*Exercice 1*
Recopiez sans modification le passage de l'article sur l'économie chinoise qui va de « Avant la crise, la » à « mieux en 2010. ».
*Exercice 2*
D'après l'article sur l'économie chinoise, quel taux de croissance les économistes prévoient-ils pour la Chine au troisième trimestre ?
*Exercice 3*
Relevez dans l'article sur l'économie chinoise chacun des montants de PIB exprimés en milliards de dollars, en précisant le pays auquel il se rapporte.

*Texte source*
◆ ◆ ◆ ◆ ◆

L'économie chinoise devrait surpasser celle du Japon d'ici deux ans
La Chine s’est ouverte aux réformes il y a 30 ans seulement. Pourtant, selon des analystes, l’Empire du Milieu devrait dépasser le Japon en 2010 ou 2011, pour devenir la deuxième plus grande économie du monde.
Les chiffres du 3ème trimestre du PIB, qui seront publiés cette semaine, devraient permettre à la Chine de se rapprocher de la deuxième place mondiale. Les économistes s’attendent à une croissance de 9,5%, réduisant encore l’écart avec le voisin nippon qui devrait afficher moins de 1% sur la même période.
La Chine devrait détrôner son rival asiatique de la position de numéro deux mondial qu’il détient depuis plus de 40 ans mais les analystes assurent qu’il n’y aura pas de conséquence sur le commerce mondial : ‘comme la Chine est déjà proche du Japon en taille, devenir numéro deux mondial n’aura pas vraiment de conséquences’, explique Todd Lee, analyste à IHS Global Insight.
Avant la crise, la Chine enregistrait entre 2003 et 2007, une croissance annuelle à deux chiffres, ce qui a permis à son produit intérieur brut d’atteindre 4.300 milliards de dollars en 2008, selon les données de la Banque Mondiale. L’année dernière, le PIB du Japon s’est élevé à 4.900 milliards de dollars et celui des Etats-Unis à 14 200 milliards.
Après une croissance de ‘seulement’ 6,1% au premier trimestre en raison de la crise, le rythme le plus faible en 20 ans, la Chine a connu un rebond au deuxième (+7,9%) et pourrait dépasser 8% sur l’ensemble de l’année. L’amélioration, due au plan de relance du gouvernement et aux liquidités déversées par les banques, contraste avec la situation stagnante au Japon qui devrait connaître une croissance négative cette année et un léger mieux en 2010.

◆ ◆ ◆ ◆ ◆

*Données recueillies*
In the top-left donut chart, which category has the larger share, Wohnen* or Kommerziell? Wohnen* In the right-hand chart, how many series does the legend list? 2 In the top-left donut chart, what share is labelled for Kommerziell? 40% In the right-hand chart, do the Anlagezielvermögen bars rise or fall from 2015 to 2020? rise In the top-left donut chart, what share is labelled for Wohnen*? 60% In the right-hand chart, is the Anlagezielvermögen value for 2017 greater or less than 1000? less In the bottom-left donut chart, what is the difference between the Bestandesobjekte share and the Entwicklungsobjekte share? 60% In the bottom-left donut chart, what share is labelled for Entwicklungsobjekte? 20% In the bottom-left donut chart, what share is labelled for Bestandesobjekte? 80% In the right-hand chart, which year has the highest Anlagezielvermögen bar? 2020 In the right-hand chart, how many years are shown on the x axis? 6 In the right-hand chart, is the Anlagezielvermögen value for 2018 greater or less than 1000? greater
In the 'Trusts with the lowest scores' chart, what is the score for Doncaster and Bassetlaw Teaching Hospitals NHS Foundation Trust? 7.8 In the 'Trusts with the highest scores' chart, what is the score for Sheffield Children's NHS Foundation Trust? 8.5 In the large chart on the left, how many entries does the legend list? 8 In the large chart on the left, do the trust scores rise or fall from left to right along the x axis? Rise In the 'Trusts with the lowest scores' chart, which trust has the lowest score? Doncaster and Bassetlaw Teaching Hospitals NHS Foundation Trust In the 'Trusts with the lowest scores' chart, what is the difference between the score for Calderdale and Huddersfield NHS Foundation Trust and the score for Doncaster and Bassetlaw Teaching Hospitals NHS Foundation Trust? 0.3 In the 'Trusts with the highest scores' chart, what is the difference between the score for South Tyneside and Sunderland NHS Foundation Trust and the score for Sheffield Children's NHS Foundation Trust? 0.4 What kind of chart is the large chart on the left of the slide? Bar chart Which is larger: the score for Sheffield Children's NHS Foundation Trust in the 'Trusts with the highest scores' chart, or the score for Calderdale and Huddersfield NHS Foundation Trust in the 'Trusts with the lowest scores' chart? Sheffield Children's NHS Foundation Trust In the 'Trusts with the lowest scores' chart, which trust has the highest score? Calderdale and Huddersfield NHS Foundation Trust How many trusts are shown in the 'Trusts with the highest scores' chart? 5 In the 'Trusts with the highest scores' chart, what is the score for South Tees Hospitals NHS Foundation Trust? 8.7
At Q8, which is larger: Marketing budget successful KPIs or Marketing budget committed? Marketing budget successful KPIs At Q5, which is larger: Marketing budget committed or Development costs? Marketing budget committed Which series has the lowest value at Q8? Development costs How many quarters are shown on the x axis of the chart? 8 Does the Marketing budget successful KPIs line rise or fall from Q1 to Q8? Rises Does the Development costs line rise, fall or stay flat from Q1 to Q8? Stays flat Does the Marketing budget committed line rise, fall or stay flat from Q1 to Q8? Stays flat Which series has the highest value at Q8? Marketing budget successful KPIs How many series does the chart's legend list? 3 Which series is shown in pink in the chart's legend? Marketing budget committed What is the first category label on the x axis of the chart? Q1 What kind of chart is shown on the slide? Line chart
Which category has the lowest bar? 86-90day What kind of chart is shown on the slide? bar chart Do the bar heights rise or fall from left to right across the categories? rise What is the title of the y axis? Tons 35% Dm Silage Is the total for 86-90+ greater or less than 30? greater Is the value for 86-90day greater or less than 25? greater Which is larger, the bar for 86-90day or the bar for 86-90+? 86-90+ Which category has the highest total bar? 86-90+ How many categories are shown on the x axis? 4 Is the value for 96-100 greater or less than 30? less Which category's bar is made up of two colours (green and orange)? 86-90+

◆ ◆ ◆ ◆ ◆

*Zone de réponse 1*
Avant la crise, la Chine enregistrait entre 2003 et 2007, une croissance annuelle à deux chiffres, ce qui a permis à son produit intérieur brut d’atteindre 4.300 milliards de dollars en 2008, selon les données de la Banque Mondiale. L’année dernière, le PIB du Japon s’est élevé à 4.900 milliards de dollars et celui des Etats-Unis à 14 200 milliards.
Après une croissance de ‘seulement’ 6,1% au premier trimestre en raison de la crise, le rythme le plus faible en 20 ans, la Chine a connu un rebond au deuxième (+7,9%) et pourrait dépasser 8% sur l’ensemble de l’année. L’amélioration, due au plan de relance du gouvernement et aux liquidités déversées par les banques, contraste avec la situation stagnante au Japon qui devrait connaître une croissance négative cette année et un léger mieux en 2010.

*Zone de réponse 2*
Une croissance de 9,5 %.

*Zone de réponse 3*
Chine : 4.300 milliards de dollars
Japon : 4.900 milliards de dollars
États-Unis : 14 200 milliards de dollars